Rahul Telang: [00:30:15] No, I totally agree. I totally agree. And, you know, that may be one way to think about it, is that’s what the market is. Maybe the demand broadly has gone down. So you you know, you just mentioned about Spotify, you know, one way to look at it that, yes, a lot of musicians get paid basically very low amount. But other way to think about it that, hey, they’re getting paid at least some money that they never got paid earlier. So, you know, there’s there’s a plus and minus in both ways. So, yes, you’re right. The money that the show is getting, based on how many minutes the people are watching, that number might go significantly down. But I think that is eventually going to be a reality that the actors and the screenwriters will be sort of disappointed that they’re not getting paid as much as they were getting before. But, you know, that’s going to be the reality because the streaming companies just cannot pay them more than what they’re getting. So, you know, everything is going to come down to that. So that’s what I’m saying. The streaming companies have to be able to establish in a trustworthy way that how much revenue, how much value that generating from the content. And then they can agree about how to spread the money that the minutes watch the measure is the number of people joining the measure if people stopping you know turning from the streaming company is the measure are some sort of that you know so my feeling is that they will come to some sort of agreement. And I think that’s when, you know, hopefully this contract situation will get resolved. When measure doesn’t mean that somebody will not be a loser, somebody will not be a winner. I think it will happen. We just will have to wait and watch what eventually comes out, Right?

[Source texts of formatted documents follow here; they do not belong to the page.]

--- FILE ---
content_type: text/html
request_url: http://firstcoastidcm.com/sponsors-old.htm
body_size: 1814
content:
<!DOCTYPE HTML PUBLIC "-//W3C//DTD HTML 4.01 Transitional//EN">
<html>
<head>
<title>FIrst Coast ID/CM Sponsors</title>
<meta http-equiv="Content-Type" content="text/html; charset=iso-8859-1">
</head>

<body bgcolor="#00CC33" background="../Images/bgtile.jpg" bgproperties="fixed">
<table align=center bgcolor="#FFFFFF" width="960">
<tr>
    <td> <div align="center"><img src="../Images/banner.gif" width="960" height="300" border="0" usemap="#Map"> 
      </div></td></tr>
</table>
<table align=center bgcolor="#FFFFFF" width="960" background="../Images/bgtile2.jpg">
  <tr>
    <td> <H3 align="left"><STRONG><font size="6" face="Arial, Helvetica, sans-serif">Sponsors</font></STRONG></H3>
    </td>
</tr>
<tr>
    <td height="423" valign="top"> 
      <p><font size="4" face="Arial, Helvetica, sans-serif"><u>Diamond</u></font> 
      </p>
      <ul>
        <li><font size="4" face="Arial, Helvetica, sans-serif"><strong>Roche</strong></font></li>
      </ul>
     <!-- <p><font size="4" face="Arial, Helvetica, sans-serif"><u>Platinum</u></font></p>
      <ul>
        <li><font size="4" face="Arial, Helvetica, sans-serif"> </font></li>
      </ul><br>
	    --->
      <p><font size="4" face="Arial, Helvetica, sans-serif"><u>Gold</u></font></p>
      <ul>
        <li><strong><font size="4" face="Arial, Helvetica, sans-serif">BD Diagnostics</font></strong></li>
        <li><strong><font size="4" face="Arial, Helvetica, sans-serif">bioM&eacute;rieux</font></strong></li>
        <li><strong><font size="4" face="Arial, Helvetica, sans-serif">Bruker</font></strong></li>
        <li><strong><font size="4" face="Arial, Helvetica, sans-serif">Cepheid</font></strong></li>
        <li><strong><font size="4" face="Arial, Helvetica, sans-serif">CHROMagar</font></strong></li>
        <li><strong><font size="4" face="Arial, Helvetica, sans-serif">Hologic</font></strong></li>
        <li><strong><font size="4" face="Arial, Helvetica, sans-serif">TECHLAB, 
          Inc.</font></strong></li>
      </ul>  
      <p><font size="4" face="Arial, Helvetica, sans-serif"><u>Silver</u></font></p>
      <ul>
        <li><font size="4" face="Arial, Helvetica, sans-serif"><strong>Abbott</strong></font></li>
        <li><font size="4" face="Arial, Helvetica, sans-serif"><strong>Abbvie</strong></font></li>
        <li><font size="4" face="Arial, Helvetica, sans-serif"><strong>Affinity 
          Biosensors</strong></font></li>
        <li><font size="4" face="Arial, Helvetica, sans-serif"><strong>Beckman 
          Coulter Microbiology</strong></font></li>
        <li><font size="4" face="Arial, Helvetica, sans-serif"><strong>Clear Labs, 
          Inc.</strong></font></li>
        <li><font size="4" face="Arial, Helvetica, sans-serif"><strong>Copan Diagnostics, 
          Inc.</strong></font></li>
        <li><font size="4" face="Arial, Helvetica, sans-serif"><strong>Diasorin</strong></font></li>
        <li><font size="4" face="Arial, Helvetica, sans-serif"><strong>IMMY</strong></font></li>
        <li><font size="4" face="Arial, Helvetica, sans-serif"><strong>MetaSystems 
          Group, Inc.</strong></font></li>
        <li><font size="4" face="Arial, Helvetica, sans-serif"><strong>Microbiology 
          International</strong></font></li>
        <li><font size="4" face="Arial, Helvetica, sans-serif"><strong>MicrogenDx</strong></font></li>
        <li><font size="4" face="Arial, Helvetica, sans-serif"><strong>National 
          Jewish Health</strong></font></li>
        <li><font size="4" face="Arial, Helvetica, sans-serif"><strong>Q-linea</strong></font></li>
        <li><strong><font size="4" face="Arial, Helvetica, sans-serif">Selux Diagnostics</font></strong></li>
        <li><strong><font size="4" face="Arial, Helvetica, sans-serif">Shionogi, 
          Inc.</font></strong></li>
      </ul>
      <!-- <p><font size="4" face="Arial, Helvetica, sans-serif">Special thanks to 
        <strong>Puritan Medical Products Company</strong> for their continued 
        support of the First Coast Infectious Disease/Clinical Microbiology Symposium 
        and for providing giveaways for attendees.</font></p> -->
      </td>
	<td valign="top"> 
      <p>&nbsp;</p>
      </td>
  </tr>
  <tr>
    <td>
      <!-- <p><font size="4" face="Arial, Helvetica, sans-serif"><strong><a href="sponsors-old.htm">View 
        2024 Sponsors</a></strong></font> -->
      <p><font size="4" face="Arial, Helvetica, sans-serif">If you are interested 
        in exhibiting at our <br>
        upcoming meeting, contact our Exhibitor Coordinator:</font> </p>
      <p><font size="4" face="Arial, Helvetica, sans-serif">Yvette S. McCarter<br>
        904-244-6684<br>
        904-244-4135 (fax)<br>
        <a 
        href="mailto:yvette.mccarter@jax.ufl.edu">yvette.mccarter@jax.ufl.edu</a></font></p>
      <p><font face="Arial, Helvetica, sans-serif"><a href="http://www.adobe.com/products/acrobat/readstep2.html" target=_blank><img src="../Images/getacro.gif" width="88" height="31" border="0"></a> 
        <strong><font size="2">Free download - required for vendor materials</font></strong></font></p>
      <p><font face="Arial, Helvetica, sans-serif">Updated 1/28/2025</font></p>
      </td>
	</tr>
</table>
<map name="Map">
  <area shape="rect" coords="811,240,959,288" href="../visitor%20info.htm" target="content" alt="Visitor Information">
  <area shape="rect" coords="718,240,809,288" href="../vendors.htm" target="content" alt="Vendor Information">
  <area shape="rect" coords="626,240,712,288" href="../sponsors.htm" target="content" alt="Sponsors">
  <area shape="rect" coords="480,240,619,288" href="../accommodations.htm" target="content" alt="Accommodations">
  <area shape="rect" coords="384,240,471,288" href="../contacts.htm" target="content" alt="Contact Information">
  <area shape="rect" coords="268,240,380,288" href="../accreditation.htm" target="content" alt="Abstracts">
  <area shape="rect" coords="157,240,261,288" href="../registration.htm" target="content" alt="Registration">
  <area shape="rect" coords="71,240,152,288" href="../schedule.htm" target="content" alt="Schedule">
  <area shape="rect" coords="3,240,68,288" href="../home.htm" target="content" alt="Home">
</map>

Lee Kantor: [00:32:17] Well, I think it’s like you said, everybody is going to become kind of YouTube. Content creators that right? It’s going to be some version of that where there’s going to be a lot more people able to make a living or make money doing this. But it’s going to be, like you said, there’s going to be some winners and there’s going to be some losers. Like not everybody’s going to be Mr. Beast. You know, it’s most people won’t be making what they used to be making, but some people will make an insane amount of money.
Rahul Telang: [00:32:49] I agree. I agree.
Lee Kantor: [00:32:51] So if somebody wants to get Ahold of your book and get some insight into this mess and maybe get a hold of you to maybe have a discussion to to figure out some solutions, where can they get the book and where can they connect with you?
Rahul Telang: [00:33:04] The book is available on Amazon, but they can always reach out to me on my email address, you know, and I’m more than happy to happy to talk to them, respond to them and so on and so forth.
Lee Kantor: [00:33:16] Well, thank you so much for sharing your story today. You’re doing such important work and we appreciate you.
Rahul Telang: [00:33:22] Thank you. Appreciate that.